Racing: Fota Island to end Moscow Flyer's reign
Wednesday 15 March 2006
If actions really do speak louder than words, then this afternoon Moscow Flyer will join Badsworth Boy as a three-time winner of the Queen Mother Champion Chase. For the talk emanating yesterday from some of those closely associated with the horse who, until quite recently, has been the best steeplechaser in Ireland, was not so much fighting as all-out nuclear Armageddon.
"I thought he was a certainty last year and I think he's a certainty again," said the great gelding's rider, Barry Geraghty. "And there's no Azertyuiop, no Well Chief this time. If he's even a stone off what he was last year he can beat this lot. He's only got to be a bit better than he's been this season to beat our best on the ratings, Central House.
"I think Kauto Star is well over-rated; that wasn't a great Tingle Creek he won. I don't think he's that good. And maybe the ground is going against Fota Island, who was my dark horse."
Geraghty's bias may be understandable. He has ridden the wonderful Jessica Harrington-trained 12-year-old in all bar six of his 43 races and to 25 of his 26 wins. But again, he is probably the man most able to judge the wellbeing of the equine athlete beneath him, and he is one of the sharpest analytical brains in the weighing room.
The last time he rode the Flyer in anger was late last December, when he plodded in fourth in the race won in such dramatic fashion by Hi Cloy, the one where the hapless Roger Loughran threw victory away on Central House by celebrating early. Harrington's horses were in miserable form then but though the inmates of her Co Kildare yard are now in rude health, Moscow Flyer famously appeared not to sparkle in a recent schooling gallop at Leopardstown.
Though a little more measured in her assessment of the situation, Harrington still keeps the faith. "I've got to," said the mistress of Commonstown. "He looks well, and is well. There's nothing physically wrong with him. In fact, he's had a better preparation for this year's race than last year's, when he was nursing a bruised foot. There is the possibility that he's nursing old age now. But maybe in hindsight that spin at Leopardstown wasn't as bad as we thought, he's just getting a bit cute about just galloping.

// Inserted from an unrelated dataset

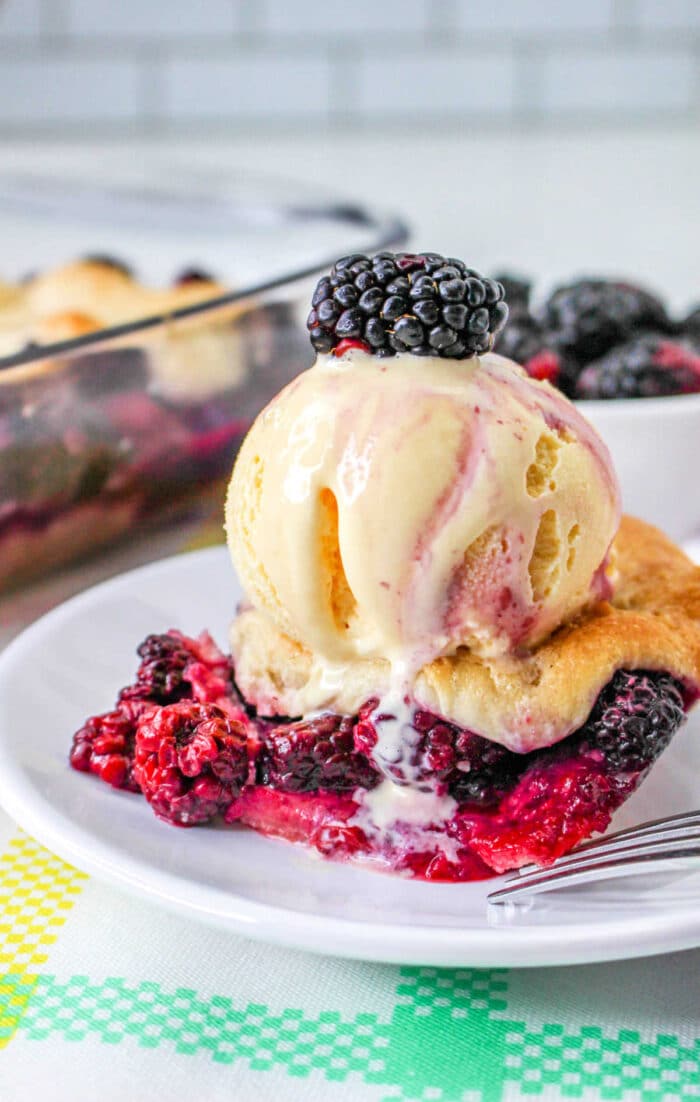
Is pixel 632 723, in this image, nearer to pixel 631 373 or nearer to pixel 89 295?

"He's been very well at home since and I tell you, as soon as he arrived in the yard here at Cheltenham, he grew two inches. We have to be positive, and still have hope. But until he gets out there on the track, we just don't know."
There is the strong possibility that, win or lose, today may be the last time Moscow Flyer, winner to date of £1.1m for owner Brian Kearney, is seen in public. "Whatever happens," added Harrington, "The thing is that he comes back safe." Amen to that.
Age alone need not preclude Moscow Flyer from retaining the two-mile crown, for Skymas was 12 when he won for the second time in 1977, nor should it, at the other end of the scale, rule out six-year-old Kauto Star, though none of his tender years have struck since Inkslinger in 1973.
At home, Paul Nicholls compares Kauto Star with his victor of two years ago, Azertyuiop, and he is the bright young thing of the division - but may be more the finished article with another year on his back and any value has long since gone.
Pace will be guaranteed, with Central House and the headstrong, slightly mad French mare Kario De Sormain (she wears earplugs and a bonnet) up front. Today will be Central House's second go at the race; he came in sixth last year after being readily outpaced at the business end, but is undoubtedly a stronger, better horse this time round.
The same can be said of Fota Island. JP McManus's 10-year-old marched smartly up the handicap last season with victories at this meeting and Aintree. He split High Cloy and Central House at Leopardstown before winning readily at Fairyhouse in January and, for a year, the canny Mouse Morris - who rode Skymas - has targeted him at today. He is still on the upgrade, goes on the track and the rain has stopped in time.
The heart says Moscow Flyer, the head says Fota Island (3.15). The horse named after a Cork golf course can come up to scratch.